═══ Recorded information ═══

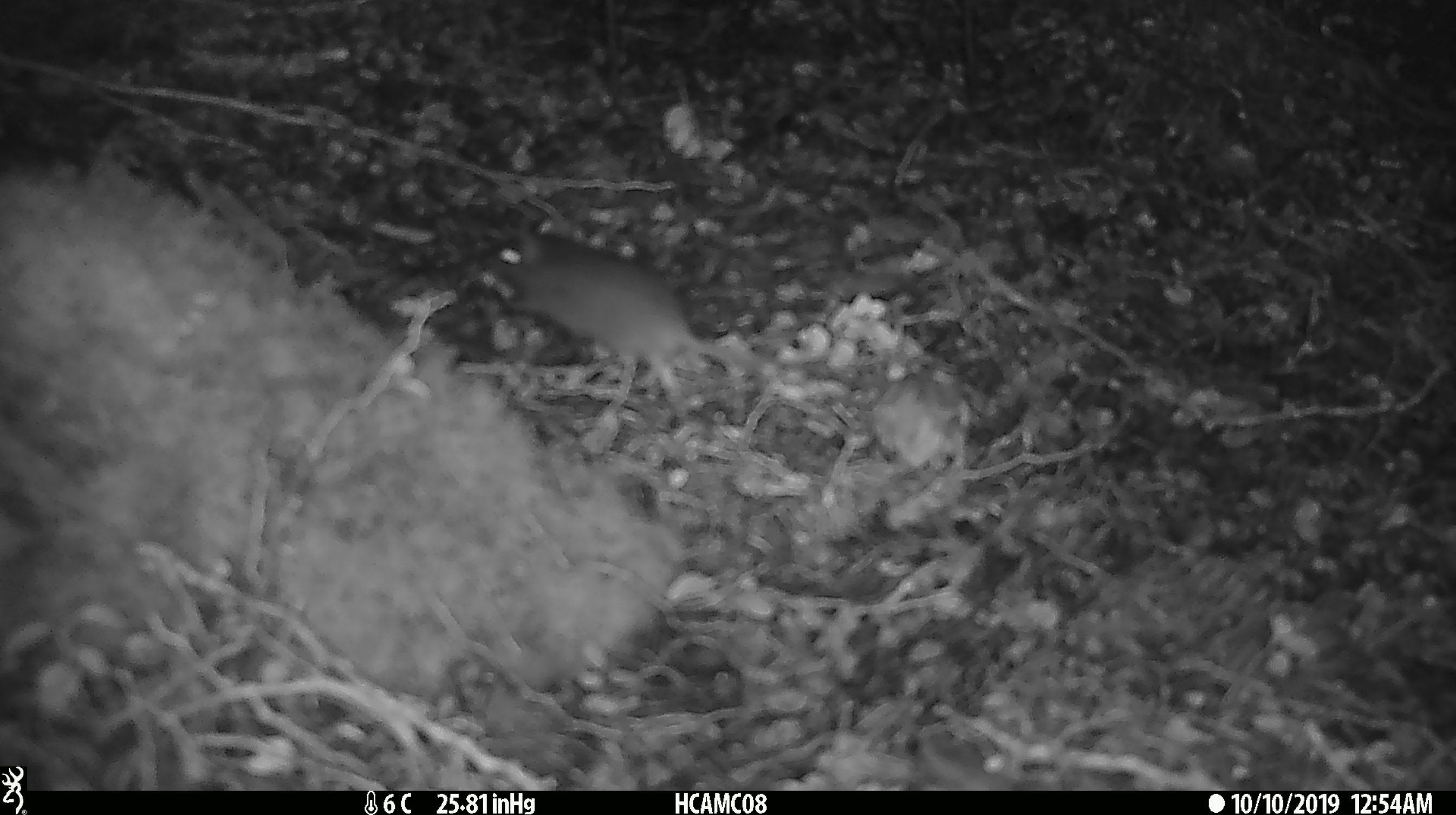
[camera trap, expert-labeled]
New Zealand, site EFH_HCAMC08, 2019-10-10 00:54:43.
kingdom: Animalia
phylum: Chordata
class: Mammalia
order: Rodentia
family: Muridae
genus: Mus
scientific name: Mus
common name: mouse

═══
═══ Recorded information ═══

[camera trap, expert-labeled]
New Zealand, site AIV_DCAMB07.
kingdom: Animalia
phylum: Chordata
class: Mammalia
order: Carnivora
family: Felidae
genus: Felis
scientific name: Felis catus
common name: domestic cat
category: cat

═══

- **Assignment**: Please, from the material above, copy only the lines from the line with "family: Felidae" up to and including the line with "category: cat", exactly as written.

- **Finished task**:
family: Felidae
genus: Felis
scientific name: Felis catus
common name: domestic cat
category: cat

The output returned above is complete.